[Saved items]
★ ★ ★ ★ ★
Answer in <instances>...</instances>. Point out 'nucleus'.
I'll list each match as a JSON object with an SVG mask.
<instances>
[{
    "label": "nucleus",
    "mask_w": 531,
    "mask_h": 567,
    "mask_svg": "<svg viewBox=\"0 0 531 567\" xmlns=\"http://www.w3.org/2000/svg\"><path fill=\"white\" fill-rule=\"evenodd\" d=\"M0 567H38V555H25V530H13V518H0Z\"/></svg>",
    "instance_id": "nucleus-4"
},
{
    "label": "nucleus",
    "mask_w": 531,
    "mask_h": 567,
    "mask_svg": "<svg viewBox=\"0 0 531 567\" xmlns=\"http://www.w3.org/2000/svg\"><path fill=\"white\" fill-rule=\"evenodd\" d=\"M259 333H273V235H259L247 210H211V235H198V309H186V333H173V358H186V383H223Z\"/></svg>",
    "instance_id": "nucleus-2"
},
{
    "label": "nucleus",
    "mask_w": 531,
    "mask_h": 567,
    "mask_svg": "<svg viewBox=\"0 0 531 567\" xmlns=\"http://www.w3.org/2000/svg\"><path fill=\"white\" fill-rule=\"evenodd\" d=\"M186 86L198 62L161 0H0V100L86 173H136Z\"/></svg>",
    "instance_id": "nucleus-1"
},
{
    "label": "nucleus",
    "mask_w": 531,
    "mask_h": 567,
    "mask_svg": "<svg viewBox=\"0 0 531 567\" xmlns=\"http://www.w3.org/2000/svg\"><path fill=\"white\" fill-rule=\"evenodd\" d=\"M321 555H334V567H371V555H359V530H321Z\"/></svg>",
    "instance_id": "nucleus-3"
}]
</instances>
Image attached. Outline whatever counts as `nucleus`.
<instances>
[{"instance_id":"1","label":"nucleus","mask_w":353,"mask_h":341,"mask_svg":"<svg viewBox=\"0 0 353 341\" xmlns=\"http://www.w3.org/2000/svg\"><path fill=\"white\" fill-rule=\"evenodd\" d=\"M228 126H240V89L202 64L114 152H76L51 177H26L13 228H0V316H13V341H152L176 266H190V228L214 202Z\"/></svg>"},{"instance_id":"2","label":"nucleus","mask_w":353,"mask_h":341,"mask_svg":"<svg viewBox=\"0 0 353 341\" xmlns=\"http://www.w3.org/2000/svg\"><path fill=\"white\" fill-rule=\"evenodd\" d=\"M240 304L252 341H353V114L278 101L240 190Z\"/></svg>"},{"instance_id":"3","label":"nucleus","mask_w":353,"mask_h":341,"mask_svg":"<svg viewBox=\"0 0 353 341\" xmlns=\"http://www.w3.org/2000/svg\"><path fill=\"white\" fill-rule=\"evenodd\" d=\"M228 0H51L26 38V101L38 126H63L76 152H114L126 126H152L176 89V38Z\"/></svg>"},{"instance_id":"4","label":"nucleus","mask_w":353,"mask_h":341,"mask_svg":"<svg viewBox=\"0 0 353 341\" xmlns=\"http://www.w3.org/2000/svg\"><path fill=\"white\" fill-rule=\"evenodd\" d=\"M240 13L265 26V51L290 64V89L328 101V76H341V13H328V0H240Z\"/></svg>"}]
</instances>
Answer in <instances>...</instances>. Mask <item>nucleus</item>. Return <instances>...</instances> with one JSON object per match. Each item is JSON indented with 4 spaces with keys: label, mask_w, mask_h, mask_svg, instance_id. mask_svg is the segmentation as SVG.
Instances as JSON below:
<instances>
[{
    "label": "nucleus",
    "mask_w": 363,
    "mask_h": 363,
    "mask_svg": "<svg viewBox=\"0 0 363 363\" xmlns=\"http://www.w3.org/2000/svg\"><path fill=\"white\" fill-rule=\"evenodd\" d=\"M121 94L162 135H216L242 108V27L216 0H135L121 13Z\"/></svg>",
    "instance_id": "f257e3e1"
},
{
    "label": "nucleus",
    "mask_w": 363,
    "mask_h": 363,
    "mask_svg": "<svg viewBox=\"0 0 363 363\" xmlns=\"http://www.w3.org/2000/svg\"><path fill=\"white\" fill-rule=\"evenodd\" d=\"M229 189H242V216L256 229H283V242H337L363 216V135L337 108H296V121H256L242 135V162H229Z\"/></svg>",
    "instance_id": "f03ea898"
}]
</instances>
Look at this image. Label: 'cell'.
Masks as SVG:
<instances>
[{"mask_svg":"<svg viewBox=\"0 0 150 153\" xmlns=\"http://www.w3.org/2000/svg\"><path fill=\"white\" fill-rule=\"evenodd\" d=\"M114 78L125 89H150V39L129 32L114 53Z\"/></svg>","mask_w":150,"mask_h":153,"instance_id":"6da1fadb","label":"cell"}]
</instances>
★ ★ ★ ★ ★
## Given exercise
Duplicate the material above line for line, without changing a single character.

## Output for this task
Answer in <instances>...</instances>. Point out 'nucleus'.
I'll list each match as a JSON object with an SVG mask.
<instances>
[{
    "label": "nucleus",
    "mask_w": 531,
    "mask_h": 567,
    "mask_svg": "<svg viewBox=\"0 0 531 567\" xmlns=\"http://www.w3.org/2000/svg\"><path fill=\"white\" fill-rule=\"evenodd\" d=\"M0 567H38V555H25V530H13V518H0Z\"/></svg>",
    "instance_id": "nucleus-4"
},
{
    "label": "nucleus",
    "mask_w": 531,
    "mask_h": 567,
    "mask_svg": "<svg viewBox=\"0 0 531 567\" xmlns=\"http://www.w3.org/2000/svg\"><path fill=\"white\" fill-rule=\"evenodd\" d=\"M259 333H273V235H259L247 210H211V235H198V309H186V333H173V358H186V383H223Z\"/></svg>",
    "instance_id": "nucleus-2"
},
{
    "label": "nucleus",
    "mask_w": 531,
    "mask_h": 567,
    "mask_svg": "<svg viewBox=\"0 0 531 567\" xmlns=\"http://www.w3.org/2000/svg\"><path fill=\"white\" fill-rule=\"evenodd\" d=\"M186 86L198 62L161 0H0V100L86 173H136Z\"/></svg>",
    "instance_id": "nucleus-1"
},
{
    "label": "nucleus",
    "mask_w": 531,
    "mask_h": 567,
    "mask_svg": "<svg viewBox=\"0 0 531 567\" xmlns=\"http://www.w3.org/2000/svg\"><path fill=\"white\" fill-rule=\"evenodd\" d=\"M321 555H334V567H371V555H359V530H321Z\"/></svg>",
    "instance_id": "nucleus-3"
}]
</instances>
Image attached. Outline whatever counts as `nucleus`.
<instances>
[{"instance_id":"1","label":"nucleus","mask_w":353,"mask_h":341,"mask_svg":"<svg viewBox=\"0 0 353 341\" xmlns=\"http://www.w3.org/2000/svg\"><path fill=\"white\" fill-rule=\"evenodd\" d=\"M228 126H240V89L202 64L114 152H76L51 177H26L13 228H0V316H13V341H152L176 266H190V228L214 202Z\"/></svg>"},{"instance_id":"2","label":"nucleus","mask_w":353,"mask_h":341,"mask_svg":"<svg viewBox=\"0 0 353 341\" xmlns=\"http://www.w3.org/2000/svg\"><path fill=\"white\" fill-rule=\"evenodd\" d=\"M240 304L252 341H353V114L278 101L240 190Z\"/></svg>"},{"instance_id":"3","label":"nucleus","mask_w":353,"mask_h":341,"mask_svg":"<svg viewBox=\"0 0 353 341\" xmlns=\"http://www.w3.org/2000/svg\"><path fill=\"white\" fill-rule=\"evenodd\" d=\"M228 0H51L26 38V101L38 126H63L76 152H114L126 126H152L176 89V38Z\"/></svg>"},{"instance_id":"4","label":"nucleus","mask_w":353,"mask_h":341,"mask_svg":"<svg viewBox=\"0 0 353 341\" xmlns=\"http://www.w3.org/2000/svg\"><path fill=\"white\" fill-rule=\"evenodd\" d=\"M240 13L265 26V51L290 64V89L328 101V76H341V13H328V0H240Z\"/></svg>"}]
</instances>
Answer in <instances>...</instances>. Mask <item>nucleus</item>. Return <instances>...</instances> with one JSON object per match. Each item is JSON indented with 4 spaces with keys: label, mask_w, mask_h, mask_svg, instance_id. mask_svg is the segmentation as SVG.
Instances as JSON below:
<instances>
[{
    "label": "nucleus",
    "mask_w": 363,
    "mask_h": 363,
    "mask_svg": "<svg viewBox=\"0 0 363 363\" xmlns=\"http://www.w3.org/2000/svg\"><path fill=\"white\" fill-rule=\"evenodd\" d=\"M121 94L162 135H216L242 108V27L216 0H135L121 13Z\"/></svg>",
    "instance_id": "f257e3e1"
},
{
    "label": "nucleus",
    "mask_w": 363,
    "mask_h": 363,
    "mask_svg": "<svg viewBox=\"0 0 363 363\" xmlns=\"http://www.w3.org/2000/svg\"><path fill=\"white\" fill-rule=\"evenodd\" d=\"M229 189H242V216L256 229H283V242H337L363 216V135L337 108H296V121H256L242 135V162H229Z\"/></svg>",
    "instance_id": "f03ea898"
}]
</instances>
Look at this image. Label: 'cell'.
Masks as SVG:
<instances>
[{"mask_svg":"<svg viewBox=\"0 0 150 153\" xmlns=\"http://www.w3.org/2000/svg\"><path fill=\"white\" fill-rule=\"evenodd\" d=\"M114 78L125 89H150V39L129 32L114 53Z\"/></svg>","mask_w":150,"mask_h":153,"instance_id":"6da1fadb","label":"cell"}]
</instances>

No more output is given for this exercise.